Avengers (Iron Man, Thor, Hawkeye, Scarlet Witch, the Vision, Mantis), Agatha Harkness, Immortus, Libra, Swordsman (Cotati), Space Phantoms (unidentified), (in flashback) Phineas Horton, the Human Torch, Anthony Sardo, Morag, Dorrek I

Continuity Notes

  1. The Scarlet Witch’s hex is referred to as a mutant power here. However, Wanda is not actually a mutant, as revealed in Uncanny Avengers (vol. 2) #4-5. That story reveals that she was experimented upon by the High Evolutionary while an infant. In order to cover up his work he made it so that future genetic tests would have her register as a mutant.

  2. What the Avengers don’t know is that this is all part of a grand scheme by Immortus to manipulate the destiny of the group. The “Synchro-Staffs” used here is actually Space Phantoms in disguise as part of this manipulation. These details and more are revealed in Avengers Forever #9.

  3. The reason why Mar-Vell is unavailable is that he is involved in the trial of Uatu, Earth’s Watcher. See Captain Marvel #36-39.

  4. Ultron did have a hand in the creation of the Vision, which was first detailed in Avengers #58 and will be expanded upon in more detail next issue. The revelation that the Torch and Vision are the same beings was revealed in Giant-Size Avengers #3.

  5. Other than saying that this all happened in Marvel Comics #1, this narrative does a shit job explaining other important details:

    • It’s not explained how an inventor from the 1930s could even create an android to begin with. As we’ll learn in Avengers Annual #21, Horton once worked for Timely Industries, which was a front for Kang the Conqueror who was active in the early 20th Century under the guise of Victor Timely. This inadvertently gave Horton access to the advanced technology needed to create an android.

    • Also, per Marvel Comics #1000, Horton received backing from the “Scientists Guild” which were actually the rogue scientists known as the Enclave.

    • Sardo’s full name is not revealed here. His first name is identified in Saga of the Human Torch #1.

    • It’s also not clearly explained how the Torch manages to eventually gain control of his flame. This happened when Sardo attempted to douse the Torch in acid.

    • The Torch’s origins have also been expanded upon in Marvel Age #130-130/Marvels #0, Saga of the Original Human Torch #1, Marvels Project #1.

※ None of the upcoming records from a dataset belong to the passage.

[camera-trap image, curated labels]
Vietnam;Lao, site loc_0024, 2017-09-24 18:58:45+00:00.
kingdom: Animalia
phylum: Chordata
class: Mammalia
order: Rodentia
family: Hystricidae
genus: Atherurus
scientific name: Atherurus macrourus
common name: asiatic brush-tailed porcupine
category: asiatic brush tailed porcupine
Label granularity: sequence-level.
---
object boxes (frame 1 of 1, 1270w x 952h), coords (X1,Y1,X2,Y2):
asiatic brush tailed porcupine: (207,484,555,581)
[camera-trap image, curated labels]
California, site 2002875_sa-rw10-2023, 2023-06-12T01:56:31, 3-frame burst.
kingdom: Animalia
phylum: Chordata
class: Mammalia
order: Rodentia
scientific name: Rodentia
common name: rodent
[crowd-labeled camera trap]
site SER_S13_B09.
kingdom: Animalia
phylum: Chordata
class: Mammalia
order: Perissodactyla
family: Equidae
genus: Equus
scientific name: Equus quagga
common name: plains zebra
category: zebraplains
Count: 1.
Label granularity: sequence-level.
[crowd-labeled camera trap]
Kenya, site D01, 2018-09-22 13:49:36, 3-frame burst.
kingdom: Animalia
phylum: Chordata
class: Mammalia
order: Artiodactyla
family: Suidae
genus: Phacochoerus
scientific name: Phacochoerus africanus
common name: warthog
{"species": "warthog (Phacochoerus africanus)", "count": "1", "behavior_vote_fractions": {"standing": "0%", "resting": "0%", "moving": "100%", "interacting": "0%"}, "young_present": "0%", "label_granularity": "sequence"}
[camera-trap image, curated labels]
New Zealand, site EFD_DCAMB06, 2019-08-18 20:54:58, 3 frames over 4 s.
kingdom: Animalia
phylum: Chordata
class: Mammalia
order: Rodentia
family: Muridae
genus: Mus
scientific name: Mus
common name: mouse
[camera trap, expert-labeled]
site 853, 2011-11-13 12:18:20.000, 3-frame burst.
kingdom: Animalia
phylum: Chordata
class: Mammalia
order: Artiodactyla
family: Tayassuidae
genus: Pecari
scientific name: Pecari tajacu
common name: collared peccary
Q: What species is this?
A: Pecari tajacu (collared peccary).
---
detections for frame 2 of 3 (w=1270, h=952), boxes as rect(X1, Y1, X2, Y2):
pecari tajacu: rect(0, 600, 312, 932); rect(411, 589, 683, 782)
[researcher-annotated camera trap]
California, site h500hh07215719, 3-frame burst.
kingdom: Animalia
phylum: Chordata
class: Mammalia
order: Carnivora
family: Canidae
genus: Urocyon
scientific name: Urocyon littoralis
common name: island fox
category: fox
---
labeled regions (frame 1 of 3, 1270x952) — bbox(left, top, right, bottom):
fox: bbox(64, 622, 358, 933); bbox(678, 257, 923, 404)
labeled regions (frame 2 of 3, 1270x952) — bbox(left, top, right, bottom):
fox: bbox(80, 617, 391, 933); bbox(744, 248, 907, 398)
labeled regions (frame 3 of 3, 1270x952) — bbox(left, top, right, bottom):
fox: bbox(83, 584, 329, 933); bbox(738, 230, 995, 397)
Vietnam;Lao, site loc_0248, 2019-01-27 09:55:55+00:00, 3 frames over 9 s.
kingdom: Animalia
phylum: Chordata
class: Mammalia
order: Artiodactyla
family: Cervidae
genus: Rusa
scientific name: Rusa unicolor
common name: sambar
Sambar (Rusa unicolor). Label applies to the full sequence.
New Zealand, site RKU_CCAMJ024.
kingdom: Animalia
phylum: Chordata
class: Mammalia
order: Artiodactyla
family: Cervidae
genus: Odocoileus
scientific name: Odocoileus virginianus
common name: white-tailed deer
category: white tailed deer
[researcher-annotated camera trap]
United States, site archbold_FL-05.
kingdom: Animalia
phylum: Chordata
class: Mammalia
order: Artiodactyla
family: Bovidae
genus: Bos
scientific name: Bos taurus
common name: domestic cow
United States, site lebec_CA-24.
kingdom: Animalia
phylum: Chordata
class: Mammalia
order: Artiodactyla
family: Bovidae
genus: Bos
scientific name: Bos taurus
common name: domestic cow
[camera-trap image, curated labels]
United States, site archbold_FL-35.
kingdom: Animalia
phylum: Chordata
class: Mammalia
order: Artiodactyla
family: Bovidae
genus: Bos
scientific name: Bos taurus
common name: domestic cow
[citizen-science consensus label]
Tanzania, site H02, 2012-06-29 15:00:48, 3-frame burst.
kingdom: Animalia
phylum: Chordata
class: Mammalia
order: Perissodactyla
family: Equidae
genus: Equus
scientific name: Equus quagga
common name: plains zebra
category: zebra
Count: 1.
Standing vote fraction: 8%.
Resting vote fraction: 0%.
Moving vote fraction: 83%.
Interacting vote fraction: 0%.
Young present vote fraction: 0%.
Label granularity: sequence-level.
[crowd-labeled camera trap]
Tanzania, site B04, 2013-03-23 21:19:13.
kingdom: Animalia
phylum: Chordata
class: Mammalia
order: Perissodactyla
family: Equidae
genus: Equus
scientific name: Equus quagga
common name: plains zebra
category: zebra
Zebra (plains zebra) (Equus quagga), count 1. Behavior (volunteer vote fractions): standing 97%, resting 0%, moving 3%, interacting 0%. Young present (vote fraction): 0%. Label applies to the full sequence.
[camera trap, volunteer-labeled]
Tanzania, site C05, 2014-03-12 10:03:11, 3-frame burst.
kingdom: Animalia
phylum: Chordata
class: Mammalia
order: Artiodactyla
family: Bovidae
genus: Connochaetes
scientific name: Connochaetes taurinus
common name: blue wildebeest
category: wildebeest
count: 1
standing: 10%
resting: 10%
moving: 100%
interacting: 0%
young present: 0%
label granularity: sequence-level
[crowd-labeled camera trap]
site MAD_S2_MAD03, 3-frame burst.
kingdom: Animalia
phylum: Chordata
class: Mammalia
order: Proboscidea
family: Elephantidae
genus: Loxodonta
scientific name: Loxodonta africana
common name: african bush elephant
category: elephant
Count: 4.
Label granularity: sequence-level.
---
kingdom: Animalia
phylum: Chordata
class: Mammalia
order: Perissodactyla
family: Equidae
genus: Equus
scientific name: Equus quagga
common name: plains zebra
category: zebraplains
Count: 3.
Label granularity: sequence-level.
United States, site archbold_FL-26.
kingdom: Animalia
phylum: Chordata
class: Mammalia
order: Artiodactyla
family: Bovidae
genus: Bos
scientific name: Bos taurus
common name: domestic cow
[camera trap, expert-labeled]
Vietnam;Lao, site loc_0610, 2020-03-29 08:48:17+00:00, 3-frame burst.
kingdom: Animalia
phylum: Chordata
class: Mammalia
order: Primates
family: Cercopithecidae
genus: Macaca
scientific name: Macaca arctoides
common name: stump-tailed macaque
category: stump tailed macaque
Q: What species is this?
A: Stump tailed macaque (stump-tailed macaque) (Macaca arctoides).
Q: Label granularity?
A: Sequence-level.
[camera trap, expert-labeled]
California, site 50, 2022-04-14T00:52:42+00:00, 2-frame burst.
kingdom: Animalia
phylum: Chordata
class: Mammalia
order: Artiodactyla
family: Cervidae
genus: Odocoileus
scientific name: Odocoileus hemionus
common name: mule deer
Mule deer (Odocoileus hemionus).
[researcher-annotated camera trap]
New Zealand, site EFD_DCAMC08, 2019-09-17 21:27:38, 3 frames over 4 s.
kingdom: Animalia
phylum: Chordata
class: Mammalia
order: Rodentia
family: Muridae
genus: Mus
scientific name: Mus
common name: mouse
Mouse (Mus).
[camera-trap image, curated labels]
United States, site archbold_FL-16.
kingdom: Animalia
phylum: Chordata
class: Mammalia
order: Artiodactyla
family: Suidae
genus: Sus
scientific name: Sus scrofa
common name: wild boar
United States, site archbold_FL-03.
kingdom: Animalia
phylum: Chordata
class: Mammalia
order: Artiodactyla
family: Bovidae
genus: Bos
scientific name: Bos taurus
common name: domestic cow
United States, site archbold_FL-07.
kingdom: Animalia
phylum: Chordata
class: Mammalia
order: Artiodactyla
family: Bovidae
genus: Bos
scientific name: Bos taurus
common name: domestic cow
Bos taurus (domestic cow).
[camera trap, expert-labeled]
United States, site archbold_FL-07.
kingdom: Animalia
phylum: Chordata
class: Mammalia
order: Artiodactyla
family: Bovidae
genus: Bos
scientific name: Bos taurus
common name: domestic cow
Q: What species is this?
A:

  6. The Vision has choked up in battle in Avengers #118, 122, and Giant-Size Avengers #2.

  7. This is not the Swordsman, who died in Giant-Size Avengers #4. In Giant-Size #4 it is revealed that this is a mental projection created by one of the Cotati.

  8. The Kree are all depicted with Caucasian skin in this story. However, the is mostly a coloring error, see below.

  9. The Kree city on the Earth’s moon was first seen back in Fantastic Four #13.

  10. The Avengers had first hand experience in the most current skirmish in this seemingly endless conflict in Avengers #89-97.

Continuity Errors

  • The Skrulls are depicted as having red blood. In subsequent stories, they are depicted as having green blood, particularly in the Skrull Kill Krew series and the Secret Invasion event. This story predates all of these instances and is only an error on a technicality.

Issues with the Kree Skin Color

This issue depicts that Kree in this story as having a caucasian complexion. However, the majority of Kree (such as those featured in this story) should have blue skin. This appears to have been a coloring error as, next issue, the narrative refers to the Kree as blue-skinned even though the apparent coloring error persists.

When these flashback sequences were later reprinted in Marvel Saga #9, the color corrections were made and every Kree was depicted with blue skin. However, Road to Empyre: The Kree/Skrull War #1 and Empyre: Avengers #0 would go on to further clarify that while the majority of the Kree seen here were indeed blue skins, a number of them were white — particularly Morag.